Divergenzen in drei Teilen
Zu beachten ist hier eine Systemschwäche, die weder in der Architekturkritik, noch in der Architekturtheorie je hinreichend ernst genommen worden ist. Man empört sich gegenseitig mit Vokabeln wie „realitätsfern“ und „gewinnsüchtig“ – und regt sich auch wieder ab. Kommt aber viel zu selten zusammen. Wir widmen dem Zusammenspiel von Kapital und Architektur, Wirtschaftssystem und Stadtplanung in den folgenden Wochen deswegen drei dicht folgende Beiträge. Denn in nur einem Magazinbeitrag lässt sich kaum vermitteln, warum der Unterschied zwischen Immobilie und Architektur nicht begriffen wird, welche Beteiligten welche Rolle spielen und welche systemrelevanten Aspekte berücksichtigt werden müssen, damit unsere gebaute Umwelt eben doch besser wird. Wenn man das „besser“ denn auf eine Verantwortlichkeit für die gesamte Gesellschaft betrachtet. Veranstaltungen wie Quo vadis bieten willkommen offene Foren, in denen diese Themen auch sehr kontrovers debattiert werden können. Es geht ganz einfach darum, dass alle Beteiligten in einen Prozess einbezogen werden müssen, der letztlich das Gefüge einer liebens- und lebenswerten Stadt und Landschaft bestimmt.
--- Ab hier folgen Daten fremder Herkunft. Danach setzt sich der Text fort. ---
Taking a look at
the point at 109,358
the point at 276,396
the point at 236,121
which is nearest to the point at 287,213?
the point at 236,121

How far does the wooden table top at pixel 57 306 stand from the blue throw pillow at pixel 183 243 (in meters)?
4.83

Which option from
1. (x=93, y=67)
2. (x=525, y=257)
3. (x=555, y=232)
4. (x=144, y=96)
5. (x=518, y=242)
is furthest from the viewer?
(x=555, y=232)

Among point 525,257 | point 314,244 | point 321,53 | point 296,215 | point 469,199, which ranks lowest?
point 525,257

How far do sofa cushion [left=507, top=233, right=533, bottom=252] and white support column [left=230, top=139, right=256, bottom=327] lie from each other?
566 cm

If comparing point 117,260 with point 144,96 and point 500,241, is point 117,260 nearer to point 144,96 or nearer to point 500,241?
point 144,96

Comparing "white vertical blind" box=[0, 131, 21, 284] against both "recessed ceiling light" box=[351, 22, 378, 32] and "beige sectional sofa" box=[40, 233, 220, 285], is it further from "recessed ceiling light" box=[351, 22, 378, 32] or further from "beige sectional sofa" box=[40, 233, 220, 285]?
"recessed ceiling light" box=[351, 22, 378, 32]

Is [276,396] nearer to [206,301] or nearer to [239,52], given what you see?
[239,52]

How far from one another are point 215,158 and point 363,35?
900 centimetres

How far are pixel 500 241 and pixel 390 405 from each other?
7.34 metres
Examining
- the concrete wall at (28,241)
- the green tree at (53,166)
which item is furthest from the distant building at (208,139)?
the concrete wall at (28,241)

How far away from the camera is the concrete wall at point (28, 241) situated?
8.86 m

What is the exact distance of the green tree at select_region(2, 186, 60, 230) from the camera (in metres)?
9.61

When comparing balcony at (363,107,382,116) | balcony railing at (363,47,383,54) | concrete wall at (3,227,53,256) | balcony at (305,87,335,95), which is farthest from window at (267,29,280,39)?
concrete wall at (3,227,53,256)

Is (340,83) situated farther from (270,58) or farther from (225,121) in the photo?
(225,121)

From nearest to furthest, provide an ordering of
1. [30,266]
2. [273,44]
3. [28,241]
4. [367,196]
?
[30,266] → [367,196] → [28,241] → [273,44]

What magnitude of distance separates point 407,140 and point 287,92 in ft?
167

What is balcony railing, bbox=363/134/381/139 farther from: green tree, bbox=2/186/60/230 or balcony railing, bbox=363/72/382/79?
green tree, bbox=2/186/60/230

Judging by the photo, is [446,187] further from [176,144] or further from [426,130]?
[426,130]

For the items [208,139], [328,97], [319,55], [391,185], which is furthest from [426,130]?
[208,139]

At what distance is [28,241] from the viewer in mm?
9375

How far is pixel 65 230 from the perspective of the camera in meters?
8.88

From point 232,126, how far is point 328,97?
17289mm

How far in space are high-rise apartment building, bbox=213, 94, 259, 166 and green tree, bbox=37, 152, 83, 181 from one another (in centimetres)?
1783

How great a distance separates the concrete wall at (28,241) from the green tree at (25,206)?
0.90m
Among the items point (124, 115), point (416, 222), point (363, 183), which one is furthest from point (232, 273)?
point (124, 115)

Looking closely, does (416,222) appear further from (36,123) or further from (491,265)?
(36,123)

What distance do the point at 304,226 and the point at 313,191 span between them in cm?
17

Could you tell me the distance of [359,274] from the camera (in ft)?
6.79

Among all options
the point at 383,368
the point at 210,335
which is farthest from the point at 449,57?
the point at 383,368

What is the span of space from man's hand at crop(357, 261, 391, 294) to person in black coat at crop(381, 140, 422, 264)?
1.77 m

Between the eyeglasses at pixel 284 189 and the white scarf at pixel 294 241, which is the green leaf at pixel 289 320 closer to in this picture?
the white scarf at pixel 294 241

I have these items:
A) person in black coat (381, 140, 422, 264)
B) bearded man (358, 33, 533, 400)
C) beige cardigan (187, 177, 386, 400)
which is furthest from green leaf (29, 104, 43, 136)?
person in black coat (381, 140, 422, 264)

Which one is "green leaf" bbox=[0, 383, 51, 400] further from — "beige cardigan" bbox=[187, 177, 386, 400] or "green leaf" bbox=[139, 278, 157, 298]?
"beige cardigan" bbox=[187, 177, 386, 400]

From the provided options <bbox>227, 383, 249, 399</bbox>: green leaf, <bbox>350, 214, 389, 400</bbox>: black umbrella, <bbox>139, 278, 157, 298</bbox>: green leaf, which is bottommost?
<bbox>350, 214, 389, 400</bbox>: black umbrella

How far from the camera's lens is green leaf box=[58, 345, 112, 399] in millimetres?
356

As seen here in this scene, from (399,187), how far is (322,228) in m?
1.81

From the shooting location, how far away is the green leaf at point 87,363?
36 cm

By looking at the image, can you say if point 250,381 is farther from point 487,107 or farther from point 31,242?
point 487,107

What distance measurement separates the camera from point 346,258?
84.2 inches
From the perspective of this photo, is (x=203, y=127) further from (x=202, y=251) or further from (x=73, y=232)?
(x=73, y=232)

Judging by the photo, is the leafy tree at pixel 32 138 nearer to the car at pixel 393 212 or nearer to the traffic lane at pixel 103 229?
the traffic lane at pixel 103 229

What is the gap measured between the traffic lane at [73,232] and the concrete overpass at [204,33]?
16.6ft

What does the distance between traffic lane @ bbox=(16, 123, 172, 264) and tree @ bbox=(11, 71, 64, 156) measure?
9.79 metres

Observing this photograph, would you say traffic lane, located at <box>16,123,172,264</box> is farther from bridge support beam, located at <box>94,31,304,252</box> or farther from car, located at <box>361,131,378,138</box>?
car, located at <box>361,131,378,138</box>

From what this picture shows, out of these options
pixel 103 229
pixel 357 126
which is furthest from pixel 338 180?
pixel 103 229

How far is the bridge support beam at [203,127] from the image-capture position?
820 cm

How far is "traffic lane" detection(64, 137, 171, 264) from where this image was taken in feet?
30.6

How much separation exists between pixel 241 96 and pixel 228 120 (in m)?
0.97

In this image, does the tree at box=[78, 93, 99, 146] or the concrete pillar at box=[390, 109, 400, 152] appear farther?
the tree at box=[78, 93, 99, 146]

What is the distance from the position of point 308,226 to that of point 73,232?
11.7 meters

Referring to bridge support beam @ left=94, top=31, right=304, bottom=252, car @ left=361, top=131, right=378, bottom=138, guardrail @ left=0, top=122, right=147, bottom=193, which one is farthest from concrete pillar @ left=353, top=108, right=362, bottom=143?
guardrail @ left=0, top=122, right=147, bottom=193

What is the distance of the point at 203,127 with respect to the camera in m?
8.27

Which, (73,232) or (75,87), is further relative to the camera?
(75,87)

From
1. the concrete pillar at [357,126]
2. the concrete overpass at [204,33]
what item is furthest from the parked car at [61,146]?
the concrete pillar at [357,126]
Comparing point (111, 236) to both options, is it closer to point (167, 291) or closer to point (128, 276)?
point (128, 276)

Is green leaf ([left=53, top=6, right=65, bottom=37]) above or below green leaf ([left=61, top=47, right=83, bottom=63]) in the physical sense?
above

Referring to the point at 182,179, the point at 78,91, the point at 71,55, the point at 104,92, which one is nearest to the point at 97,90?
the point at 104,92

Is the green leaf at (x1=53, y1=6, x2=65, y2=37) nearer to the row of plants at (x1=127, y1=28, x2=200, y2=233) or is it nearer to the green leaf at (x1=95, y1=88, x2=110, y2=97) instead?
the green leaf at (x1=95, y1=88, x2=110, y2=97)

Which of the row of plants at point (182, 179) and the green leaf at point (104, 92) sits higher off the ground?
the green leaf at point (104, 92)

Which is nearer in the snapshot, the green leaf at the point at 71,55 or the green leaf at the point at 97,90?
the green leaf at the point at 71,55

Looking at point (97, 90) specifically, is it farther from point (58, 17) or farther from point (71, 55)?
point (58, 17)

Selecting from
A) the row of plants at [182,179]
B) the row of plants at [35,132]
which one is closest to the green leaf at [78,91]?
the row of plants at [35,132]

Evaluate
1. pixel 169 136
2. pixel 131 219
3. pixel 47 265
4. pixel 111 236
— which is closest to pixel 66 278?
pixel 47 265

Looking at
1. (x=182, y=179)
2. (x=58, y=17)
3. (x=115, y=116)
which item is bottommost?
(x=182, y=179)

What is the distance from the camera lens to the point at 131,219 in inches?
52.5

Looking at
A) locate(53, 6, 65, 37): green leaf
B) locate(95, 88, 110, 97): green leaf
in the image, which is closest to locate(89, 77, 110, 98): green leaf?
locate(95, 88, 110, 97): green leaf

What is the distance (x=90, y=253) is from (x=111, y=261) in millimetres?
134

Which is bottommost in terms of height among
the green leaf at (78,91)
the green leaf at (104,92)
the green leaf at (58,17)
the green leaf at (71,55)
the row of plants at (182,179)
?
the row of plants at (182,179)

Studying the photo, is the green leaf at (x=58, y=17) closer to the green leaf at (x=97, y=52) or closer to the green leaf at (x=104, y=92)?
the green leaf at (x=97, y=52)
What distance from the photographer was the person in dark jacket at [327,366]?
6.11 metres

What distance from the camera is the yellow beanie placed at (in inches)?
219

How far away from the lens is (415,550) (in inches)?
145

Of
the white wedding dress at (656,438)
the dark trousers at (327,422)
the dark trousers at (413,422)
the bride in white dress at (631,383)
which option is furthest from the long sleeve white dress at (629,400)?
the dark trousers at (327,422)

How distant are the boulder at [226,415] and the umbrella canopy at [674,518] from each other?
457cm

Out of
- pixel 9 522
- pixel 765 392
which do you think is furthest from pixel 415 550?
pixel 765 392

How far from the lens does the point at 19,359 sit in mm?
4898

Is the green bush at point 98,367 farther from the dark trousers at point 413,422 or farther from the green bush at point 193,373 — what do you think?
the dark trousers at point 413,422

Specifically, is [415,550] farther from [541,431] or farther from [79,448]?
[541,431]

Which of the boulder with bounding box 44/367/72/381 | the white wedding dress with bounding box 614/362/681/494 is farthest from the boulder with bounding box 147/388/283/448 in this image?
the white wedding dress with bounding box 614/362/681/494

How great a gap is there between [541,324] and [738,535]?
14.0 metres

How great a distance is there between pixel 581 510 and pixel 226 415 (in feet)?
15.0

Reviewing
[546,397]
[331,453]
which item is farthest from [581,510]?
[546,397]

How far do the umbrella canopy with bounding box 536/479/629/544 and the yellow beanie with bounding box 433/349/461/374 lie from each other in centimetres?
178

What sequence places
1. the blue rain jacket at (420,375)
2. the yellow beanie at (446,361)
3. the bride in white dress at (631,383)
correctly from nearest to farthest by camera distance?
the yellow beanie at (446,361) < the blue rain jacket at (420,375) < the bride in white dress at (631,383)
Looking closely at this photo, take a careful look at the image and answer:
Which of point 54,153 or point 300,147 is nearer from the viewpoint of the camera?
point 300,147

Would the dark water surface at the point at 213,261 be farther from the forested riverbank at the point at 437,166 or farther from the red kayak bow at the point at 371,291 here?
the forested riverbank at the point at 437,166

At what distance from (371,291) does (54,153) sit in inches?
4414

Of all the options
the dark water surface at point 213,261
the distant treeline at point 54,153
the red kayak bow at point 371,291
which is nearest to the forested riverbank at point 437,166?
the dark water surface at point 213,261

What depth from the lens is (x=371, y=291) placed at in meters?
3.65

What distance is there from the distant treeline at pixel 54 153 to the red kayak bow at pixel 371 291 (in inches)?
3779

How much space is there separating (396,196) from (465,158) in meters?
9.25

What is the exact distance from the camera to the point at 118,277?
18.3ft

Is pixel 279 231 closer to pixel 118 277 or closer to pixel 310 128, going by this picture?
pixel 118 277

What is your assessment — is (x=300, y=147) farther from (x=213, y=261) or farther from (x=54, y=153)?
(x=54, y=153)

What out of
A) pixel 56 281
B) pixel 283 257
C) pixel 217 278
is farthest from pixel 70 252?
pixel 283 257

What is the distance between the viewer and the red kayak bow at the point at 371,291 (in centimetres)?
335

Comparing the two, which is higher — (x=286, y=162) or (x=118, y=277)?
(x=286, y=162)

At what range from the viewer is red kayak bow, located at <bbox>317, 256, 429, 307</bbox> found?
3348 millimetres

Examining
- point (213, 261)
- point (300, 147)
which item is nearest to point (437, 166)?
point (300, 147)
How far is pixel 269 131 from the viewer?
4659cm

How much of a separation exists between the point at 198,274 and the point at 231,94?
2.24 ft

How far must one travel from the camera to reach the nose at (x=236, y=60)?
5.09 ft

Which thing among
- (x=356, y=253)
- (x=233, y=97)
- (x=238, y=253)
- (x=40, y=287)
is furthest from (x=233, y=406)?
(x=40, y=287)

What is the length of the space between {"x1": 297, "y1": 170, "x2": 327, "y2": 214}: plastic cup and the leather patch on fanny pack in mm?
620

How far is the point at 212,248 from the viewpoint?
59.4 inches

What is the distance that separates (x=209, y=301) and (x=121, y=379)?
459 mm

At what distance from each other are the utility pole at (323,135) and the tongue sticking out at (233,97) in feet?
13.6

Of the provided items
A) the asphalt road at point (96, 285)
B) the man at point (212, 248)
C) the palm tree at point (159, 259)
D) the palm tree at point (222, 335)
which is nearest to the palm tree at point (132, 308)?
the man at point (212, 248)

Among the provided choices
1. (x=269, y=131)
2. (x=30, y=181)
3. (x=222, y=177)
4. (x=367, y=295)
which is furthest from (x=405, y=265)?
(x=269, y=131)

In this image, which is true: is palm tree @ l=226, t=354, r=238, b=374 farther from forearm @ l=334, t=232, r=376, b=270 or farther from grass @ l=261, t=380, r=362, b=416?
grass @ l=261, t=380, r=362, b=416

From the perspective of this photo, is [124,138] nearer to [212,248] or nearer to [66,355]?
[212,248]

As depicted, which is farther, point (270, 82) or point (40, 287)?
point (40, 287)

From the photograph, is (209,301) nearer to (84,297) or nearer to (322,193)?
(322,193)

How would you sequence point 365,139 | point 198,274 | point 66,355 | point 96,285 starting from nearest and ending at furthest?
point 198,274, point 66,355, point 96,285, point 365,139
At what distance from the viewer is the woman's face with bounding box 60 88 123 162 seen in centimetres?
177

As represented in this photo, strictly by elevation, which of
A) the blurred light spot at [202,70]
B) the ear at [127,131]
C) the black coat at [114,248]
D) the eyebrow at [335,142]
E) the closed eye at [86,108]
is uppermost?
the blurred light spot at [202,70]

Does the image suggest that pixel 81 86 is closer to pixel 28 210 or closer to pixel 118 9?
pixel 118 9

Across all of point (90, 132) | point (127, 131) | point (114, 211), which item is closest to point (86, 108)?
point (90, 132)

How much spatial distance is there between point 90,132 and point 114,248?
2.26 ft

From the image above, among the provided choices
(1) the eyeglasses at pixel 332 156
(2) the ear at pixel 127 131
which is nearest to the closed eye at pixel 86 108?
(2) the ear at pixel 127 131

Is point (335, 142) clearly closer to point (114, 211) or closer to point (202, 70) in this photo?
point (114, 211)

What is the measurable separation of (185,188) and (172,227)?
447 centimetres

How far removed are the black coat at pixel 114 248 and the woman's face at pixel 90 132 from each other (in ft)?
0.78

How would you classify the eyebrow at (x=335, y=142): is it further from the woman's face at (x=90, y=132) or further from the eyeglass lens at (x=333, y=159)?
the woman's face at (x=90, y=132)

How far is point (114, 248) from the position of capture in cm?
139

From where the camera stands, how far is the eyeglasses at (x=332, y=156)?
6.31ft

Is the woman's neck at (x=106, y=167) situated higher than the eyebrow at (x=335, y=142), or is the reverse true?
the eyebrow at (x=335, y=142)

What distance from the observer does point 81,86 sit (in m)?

Immobilie und Architektur erweisen sich, wie hier beschrieben, als Begriffe aus zwei grundverschiedenen Welten.
Nichts ist gut
Wie unterschiedlich die Perspektiven auf Immobilie und Architektur sind, sei an einem Beispiel kurz und krass verdeutlicht: Die Immobilien-Zeitung (http://www.immobilien-zeitung.de/) titelte in der Ausgabe 4/2013: „Risiko Studentenbude“. Dort (siehe Bild oben) heißt es: „So viele Studenten wie nie zuvor, dazu in vielen Hochschulstädten ein geringes Angebot an kleinen Wohnungen bei deutlich steigenden Mieten – da preist der eine Bauträger 20 m als ‚Rendite-Turbo unter den Wohn-Immobilien‘ an, der andere legt sie als ‚Top-Kapitalanlage‘ ans Herz. 5,4 % Rendite in München? Soll’s noch geben. 4.000 Euro für den Quadratmeter in Berlin Dahlem? Gibt es. Kann das für Anleger gut gehen?“ Dazu muss die Frage aus anderer Perspektive gestellt werden: Kann das für Studenten gut gehen, wenn 5 und mehr Prozent der Budenmiete erstmal auf bereits vollen Konten landen?